She smashed her fist into the coffee bean sized nob of bone protruding just below the bridge of his nose. Index and middle finger leading slightly, she muttered a silent prayer. She knew she had a 45% chance of breaking a finger from this angle. She didn’t really care. Small price to pay. Drawing back she snapped her right fist again and again, as her left hand locked around his esophagus. Pulling him slightly forward, she used her body weight to dip his chin making her sharp thrusts more powerful and effective. 



Time seemed to pass slowly. Her hand ached, her fingers had stiffened and a muscle in her left palm was twitching. She wanted to stop. She couldn’t. There was a rhythm and momentum driving her and under the tempo, a need. She needed to see blood. “I just need to see you bleed. God damn, mother fucker why don’t you just bleed?” She roared at him. Unable to speak, he rolled his eyes towards her, searching her face. He had been trying to pry her fingers open, but she countered this by punching the hollow in his throat just below her grip. He attempted to punch her but she angled sideways, left, then right, just out of his reach and by that time he was having trouble breathing through the torn cartilage in his throat. He decided to focus on breathing. Air. And blood. He willed himself to bleed. Imagined it gushing. Imagined drops flowing freely down the pulpy mess of his nose. 



She silently wondered why he wasn’t bleeding. As her attention turned to the noticeable absence of blood, she became aware of a quietness, a stillness and slow motion-ness. A strange, erie and ethereal quality to what was happening. “Fuck! I am dreaming!” She yelled. “It’s a god damn dream.”  And, because this was a dream, despite realizing that she was dreaming, she remained inside her dream.

The man in her dream looked like she imagined her abuser would look like 30 years later. And, because this was a dream, he also looked exactly the same as he did when he was big and she was small. Bam! She punched him in the face again when she realized this. She had wanted him to bleed but having realized this was a dream, she no longer did. The lack of blood, the silence, the slowness, they let her enact revenge without continuing the generational legacy of abuse. That felt important to her.



She gave his throat a final squeeze and shoved him backwards. He stumbled into a black abyss, the white soles of his giant Reeboks were the last thing she saw. She slumped down and stretched her fingers. She slowed her breath and looked around. There was nothing to indicate the carnage that had just occurred. That felt familiar to her. The lack of visible evidence. You couldn’t tell anything happened by looking at her. As she stood she looked down at her feet and saw a single drop of blood shimmering in the blackness, smeared by his fingers as he fell. It looked like how her insides felt the first time his fingers colonized her body. She leaned down, smiled and flicked the drop into the abyss.



The Question
“...how much blood was there?” she asks my sister. My sister turns to me, puts her hand over the phone receiver and says, “She wants to know if there was any blood.”  My mind fizzles. Actually, crackles and pops. For a few beats, I am deafened by the cacophony.

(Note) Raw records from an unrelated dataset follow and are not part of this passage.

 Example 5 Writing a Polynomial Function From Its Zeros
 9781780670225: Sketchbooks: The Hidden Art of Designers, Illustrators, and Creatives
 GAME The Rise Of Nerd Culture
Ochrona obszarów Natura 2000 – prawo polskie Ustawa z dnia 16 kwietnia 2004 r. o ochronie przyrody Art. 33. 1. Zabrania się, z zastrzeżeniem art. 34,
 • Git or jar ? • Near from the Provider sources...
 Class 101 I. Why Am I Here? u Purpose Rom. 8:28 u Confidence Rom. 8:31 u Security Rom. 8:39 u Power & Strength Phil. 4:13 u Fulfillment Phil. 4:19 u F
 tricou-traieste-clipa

Why the fuck does she think it matters if there was blood? Because if there was no blood there was no damage? No lasting consequences other than night terrors, self esteem issues, a lifetime of shame to contend with, a love of things that numb that shame, unidentifiable somatic problems, chronic pain, fear of intimacy, blinding rage at ill timed moments and an ongoing social awkwardness that does not recede with seemingly endless march towards maturity? That kind of no damage? 


At the time I didn’t entirely understand why she asked if there was any blood or what dark secrets were embedded in that horrible question flung at my sister when she finally summoned the courage to speak the unspeakable truth that everyone knew but no one was brave enough to hold.  This allegiance to silence not only left my sister and I vulnerable, it made the next generation an easy target. I didn’t think knowing how much blood there was, mattered.
 


“Tell her it doesn’t matter.” I said.

I don’t remember the rest of the conversation. It was short. I crawled into a corner inside myself. My sister crawled into bed. I went home the next day and quietly shut down. Then, imploded. The story had been told. Again. 

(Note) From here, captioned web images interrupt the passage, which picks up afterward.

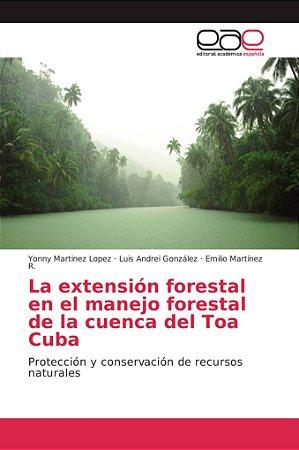 La extensión forestal en el manejo forestal de la cuenca del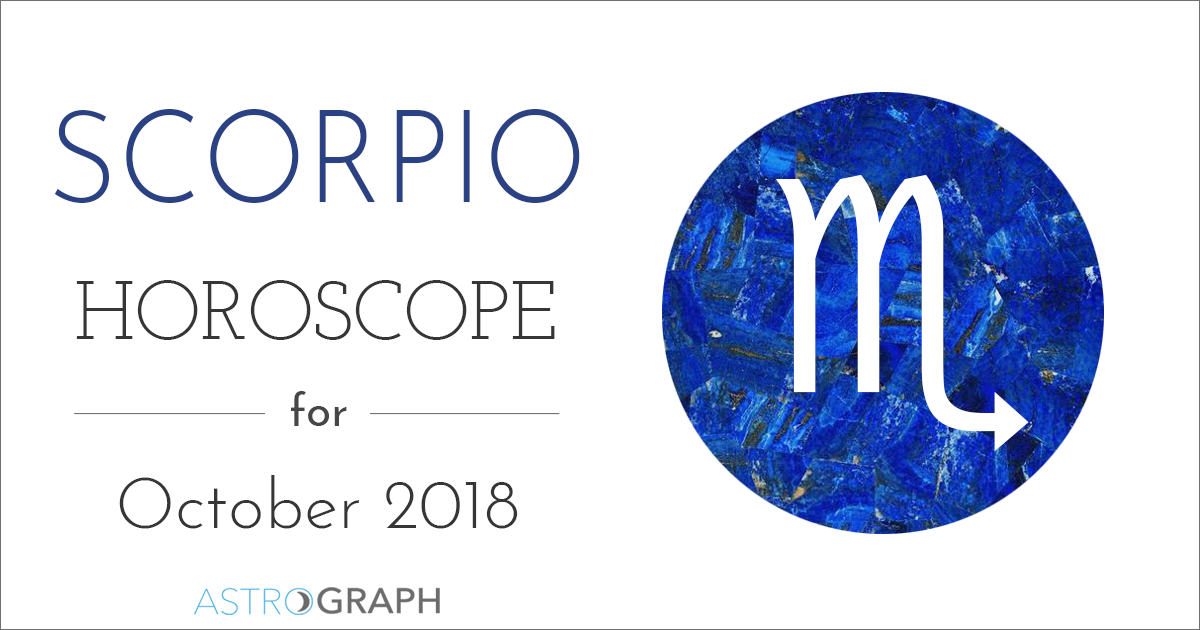 Scorpio Horoscope for October 2018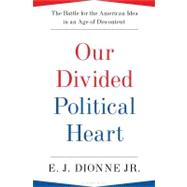 Our Divided Political Heart The Battle for the American Idea in an Age of Discontent by Dionne, Jr., E.J., 9781608192014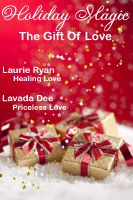 Laurie Ryan Lavada Dee - Holiday Magic - The Gift of Love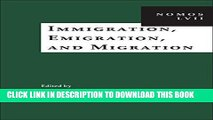 Read Now Immigration, Emigration, and Migration: NOMOS LVII (NOMOS - American Society for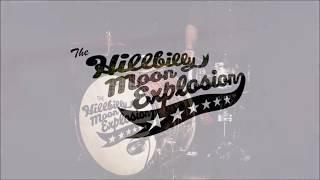 The Hillbilly Moon Explosion -  Long Way Down -  Lyrics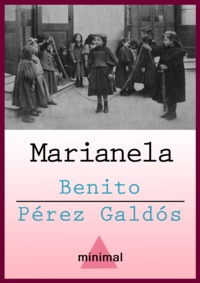 Benito Perez Galdos - Marianela.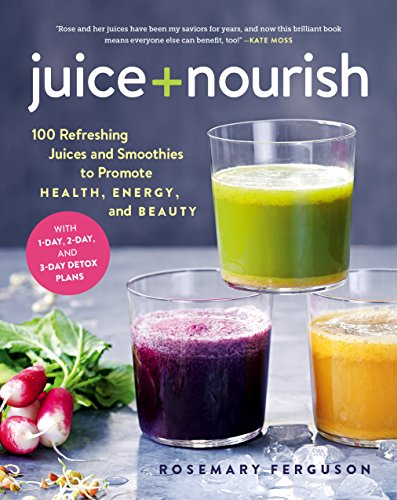 Juice + Nourish: 100 Refreshing Juices and Smoothies to Promote Health, Energy, and Beauty
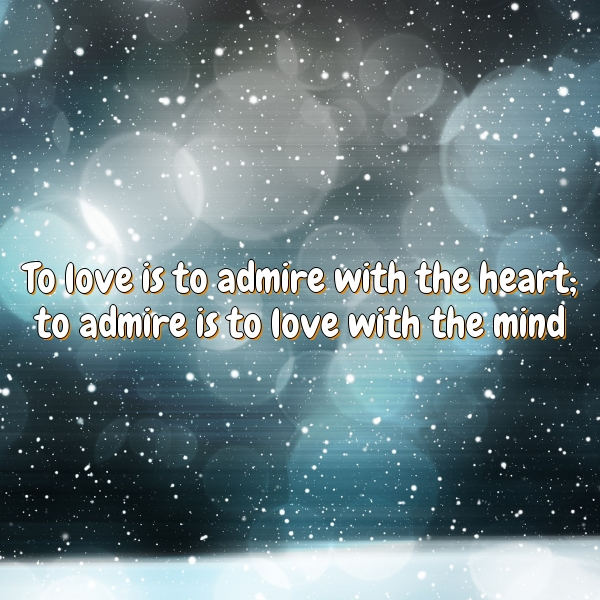 To love is to admire with the heart; to admire is to love with the mind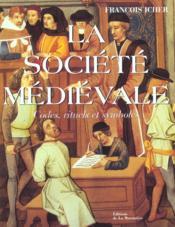 La Societe Medievale - Couverture - Format classique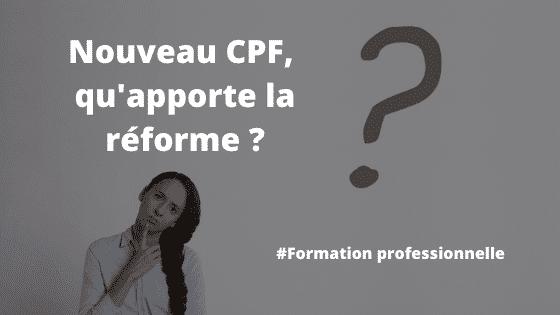 Nouveau CPF, qu'apporte la réforme ?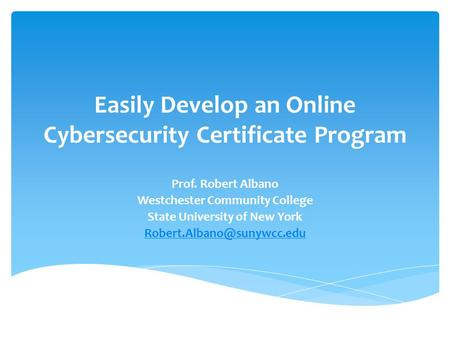 Easily Develop an Online Cybersecurity Certificate Program Prof. Robert Albano Westchester Community College State University of New York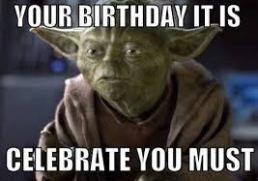 Yoda Birthday Celebrate Must Funny Happy Birthday Meme Birthday Meme Birthday Humor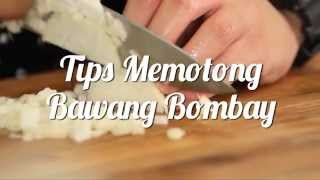 Tips Memotong Bawang Bombay (How to Slice an Onion Video)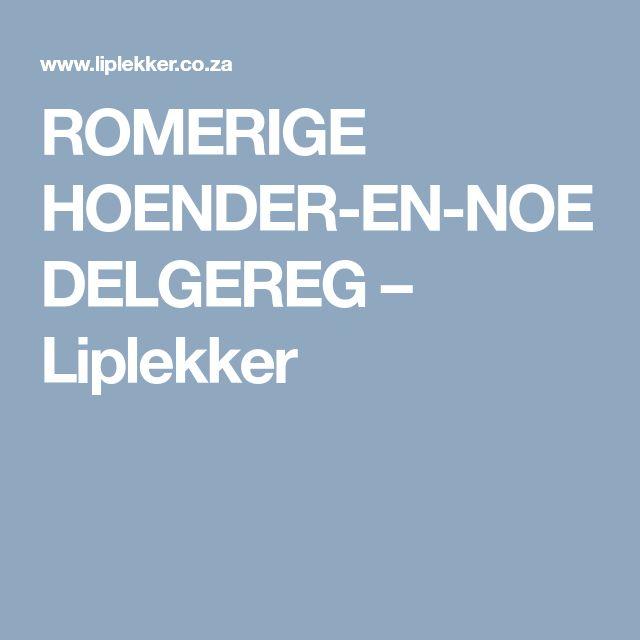 ROMERIGE HOENDER-EN-NOEDELGEREG – Liplekker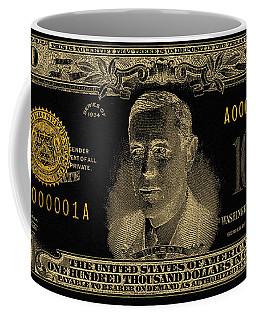 Coffee Mug featuring the digital art U.s. One Hundred Thousand Dollar Bill - 1934 $100000 Usd Treasury Note In Gold On Black  by Serge Averbukh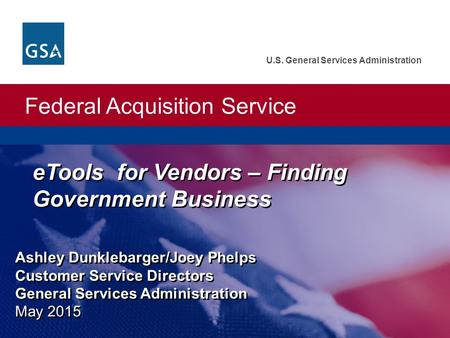 Federal Acquisition Service U.S. General Services Administration Ashley Dunklebarger/Joey Phelps Customer Service Directors General Services Administration.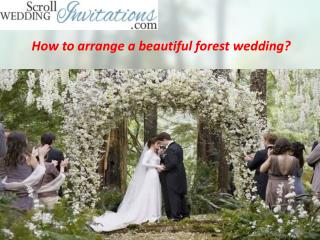 How to arrange a beautiful forest wedding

It wasn’t news. No one would talk about it but we all knew what happened. At least everyone knew exactly what happened that one summer. I had made sure of it.



The Blood

I was around 7 years old. I was sitting outside the bedroom door. It was summer. We were visiting family in desert country and my sister, cousin and I practically lived in our bathing suits. I wore a blue two piece suit that night with cut offs.  As I sat outside the door, I played with my cousin’s six million dollar man action figures. It was late. I didn’t know what time it was but I knew that my vigil would last much later. My sister sometimes wasn’t allowed out of the room until after sunrise. There were noises coming from behind the door. Bad noises. The same kind of noises I made when it was my turn to be inside the room, rather than sitting outside the closed door willing my sister and I to be beamed to another planet like on Star Trek. There were other sounds as well, thumps from being thrown. I don’t remember being thrown, myself, but I understood the sound.

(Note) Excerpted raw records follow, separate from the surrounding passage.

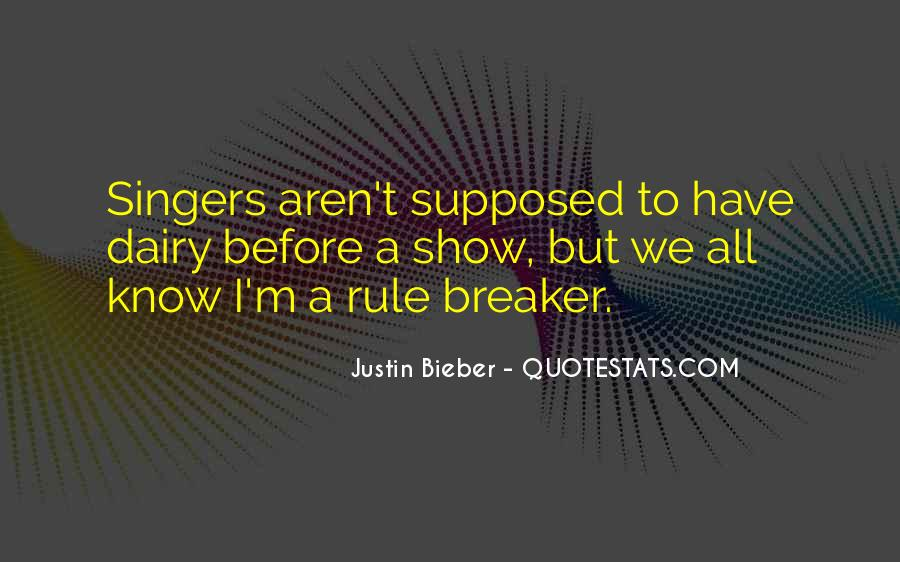 Top 100 Breaker Quotes: Famous Quotes & Sayings About Breaker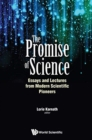 Promise Of Science, The: Essays And Lectures From Modern Scientific Pioneers - Book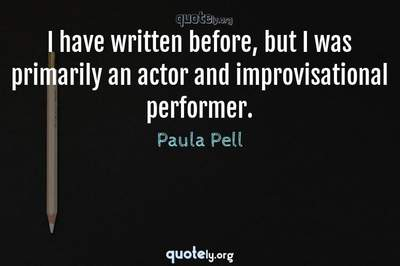 Photo Quote of I have written before, but I was primarily an actor and improvisational performer.
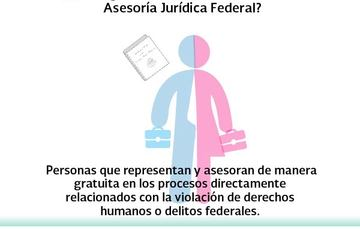 ¿Qué significa tener los servicios de la Asesoría Jurídica Federal?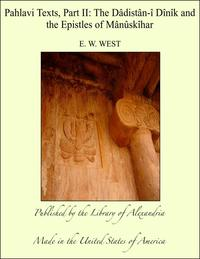 Pahlavi Texts, Part II: The D?dist?n-? D?n?k and the Epistles of M?n?sk?har【電子書籍】[ E. W. West ]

What I didn’t understand was why the other adults were letting this happen. I knew why I wasn’t storming in to stop him. He was big. He was mean. He scared me.  At the time, my vigil was the only choice I had to try to interrupt things that were more powerful than me. We had a few more weeks until the end of summer and I was trying to believe we would survive. I made Steve Austin and Jamie Summers take alternate leaps over my calf as I hummed the theme song. By that time, I learned to stay awake all night. Learned to wait for sunrise and then sleep on my Love Boat beach towel next to the pool in the apartment complex courtyard.



We both survived.



We are in the backseat, making the long drive home and he is hissing, “Don’t say a word. Do you understand? Don’t say a word.”  Over and over. My sister and I don’t say a word the entire drive home. What is there to say? We sit silently. Clumps of hair missing. Bruises you can see and many more you couldn’t. It is a very long, hot car ride home.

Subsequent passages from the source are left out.